Personal information
- Full name: Indira Ilić
- Date of birth: 17 November 1986 (age 39)
- Place of birth: Jagodina, SFR Yugoslavia
- Height: 1.70 m (5 ft 7 in)
- Position: Defender

Team information
- Current team: Assi IF

Youth career
- 2012: Iowa Western Community College

Senior career*
- Years: Team / Apps / (Gls)
- 2003–2014: Mašinac Niš / 257 / (15)
- 2010–2011: Keflavik FC / 37 / (9)
- 2011: Crvena Zvezda / 12 / (14)
- 2013: Emerald City FC / 13 / (0)
- 2014–: Assi IF

International career
- 2005–: Serbia / 24

= Indira Ilić =

Serbian footballer (born 1986)

Indira Ilić (Индира Илић; born 17 November 1986) is a Serbian association football defender, currently playing for Swedish club Assi IF. She previously played for Mašinac Niš, Crvena Zvezda, and Emerald City FC.

==Early life==
Ilić attended college at Iowa Western Community College in Council Bluffs.
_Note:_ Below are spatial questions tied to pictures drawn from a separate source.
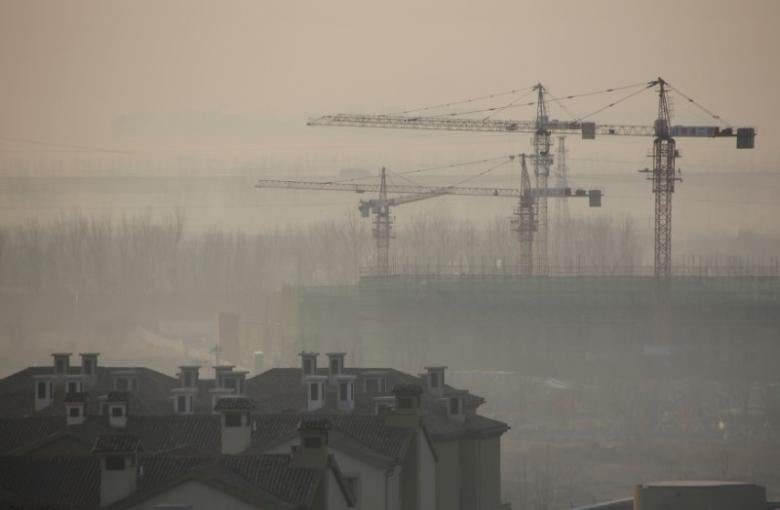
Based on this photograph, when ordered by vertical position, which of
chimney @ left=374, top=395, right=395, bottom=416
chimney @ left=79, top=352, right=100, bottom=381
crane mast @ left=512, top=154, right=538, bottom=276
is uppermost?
crane mast @ left=512, top=154, right=538, bottom=276

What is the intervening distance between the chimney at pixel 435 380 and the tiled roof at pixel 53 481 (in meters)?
16.1

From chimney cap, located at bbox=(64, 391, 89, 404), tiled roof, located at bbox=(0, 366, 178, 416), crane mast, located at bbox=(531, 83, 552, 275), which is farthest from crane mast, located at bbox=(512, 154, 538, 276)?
chimney cap, located at bbox=(64, 391, 89, 404)

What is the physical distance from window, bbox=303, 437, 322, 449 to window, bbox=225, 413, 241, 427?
15.5ft

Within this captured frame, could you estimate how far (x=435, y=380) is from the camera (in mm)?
49844

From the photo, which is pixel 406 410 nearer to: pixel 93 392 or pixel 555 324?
pixel 93 392

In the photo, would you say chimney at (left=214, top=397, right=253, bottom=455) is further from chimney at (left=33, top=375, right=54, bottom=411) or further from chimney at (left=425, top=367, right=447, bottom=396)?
chimney at (left=425, top=367, right=447, bottom=396)

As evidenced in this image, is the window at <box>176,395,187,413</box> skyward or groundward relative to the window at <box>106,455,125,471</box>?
skyward

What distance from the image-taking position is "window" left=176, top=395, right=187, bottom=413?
46938mm

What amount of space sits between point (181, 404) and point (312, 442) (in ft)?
51.0

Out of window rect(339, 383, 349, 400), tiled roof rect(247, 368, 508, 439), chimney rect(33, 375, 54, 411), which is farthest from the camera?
chimney rect(33, 375, 54, 411)

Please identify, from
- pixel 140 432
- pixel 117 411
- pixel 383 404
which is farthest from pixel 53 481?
pixel 383 404

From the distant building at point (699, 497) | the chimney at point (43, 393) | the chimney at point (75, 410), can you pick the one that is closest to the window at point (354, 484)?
the chimney at point (75, 410)

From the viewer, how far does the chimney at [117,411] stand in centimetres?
4000

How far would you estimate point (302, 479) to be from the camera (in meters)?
30.7
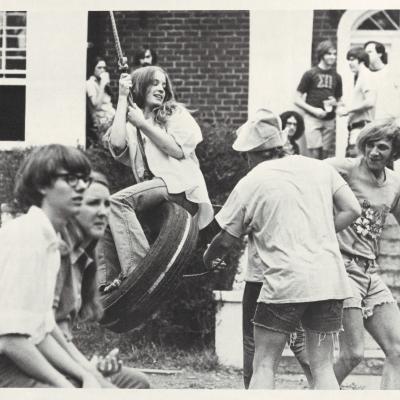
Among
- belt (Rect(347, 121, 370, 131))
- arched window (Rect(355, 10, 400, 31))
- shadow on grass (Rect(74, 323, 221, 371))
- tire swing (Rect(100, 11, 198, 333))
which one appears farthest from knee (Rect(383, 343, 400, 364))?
arched window (Rect(355, 10, 400, 31))

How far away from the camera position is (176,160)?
23.5 feet

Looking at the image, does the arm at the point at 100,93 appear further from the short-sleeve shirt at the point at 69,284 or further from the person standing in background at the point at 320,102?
the short-sleeve shirt at the point at 69,284

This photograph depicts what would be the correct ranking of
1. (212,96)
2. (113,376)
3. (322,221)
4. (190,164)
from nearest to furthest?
1. (113,376)
2. (322,221)
3. (190,164)
4. (212,96)

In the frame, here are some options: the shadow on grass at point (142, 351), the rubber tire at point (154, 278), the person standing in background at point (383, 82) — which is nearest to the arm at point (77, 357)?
the rubber tire at point (154, 278)

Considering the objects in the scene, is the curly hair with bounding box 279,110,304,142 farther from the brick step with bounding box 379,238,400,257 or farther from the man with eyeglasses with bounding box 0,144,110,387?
the man with eyeglasses with bounding box 0,144,110,387

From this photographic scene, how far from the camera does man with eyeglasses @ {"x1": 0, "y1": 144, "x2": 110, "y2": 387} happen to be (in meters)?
4.23

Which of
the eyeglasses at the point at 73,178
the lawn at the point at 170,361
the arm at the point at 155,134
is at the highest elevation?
the arm at the point at 155,134

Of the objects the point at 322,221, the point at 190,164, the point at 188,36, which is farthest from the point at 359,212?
the point at 188,36

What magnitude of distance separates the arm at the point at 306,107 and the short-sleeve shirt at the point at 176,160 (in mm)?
5920

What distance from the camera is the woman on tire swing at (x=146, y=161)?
274 inches

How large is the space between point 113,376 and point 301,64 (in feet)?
31.5

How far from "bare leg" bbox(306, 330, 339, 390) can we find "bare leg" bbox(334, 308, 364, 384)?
0.58 metres

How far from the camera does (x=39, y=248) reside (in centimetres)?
428

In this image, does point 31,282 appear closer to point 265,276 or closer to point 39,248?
point 39,248
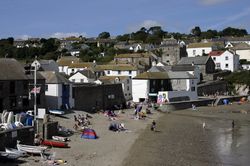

She was the captain and second leading scorer on the team with 18 goals and 13 assists. She won several awards including Defensive Most Valuable Player, the Vanguard Award, and was named to the All-region XI First Team, NJCAA All-American First Team and NJCAA National All-Tournament Team.

==Playing career ==

===International===
Ilić is a member of the Serbian national team.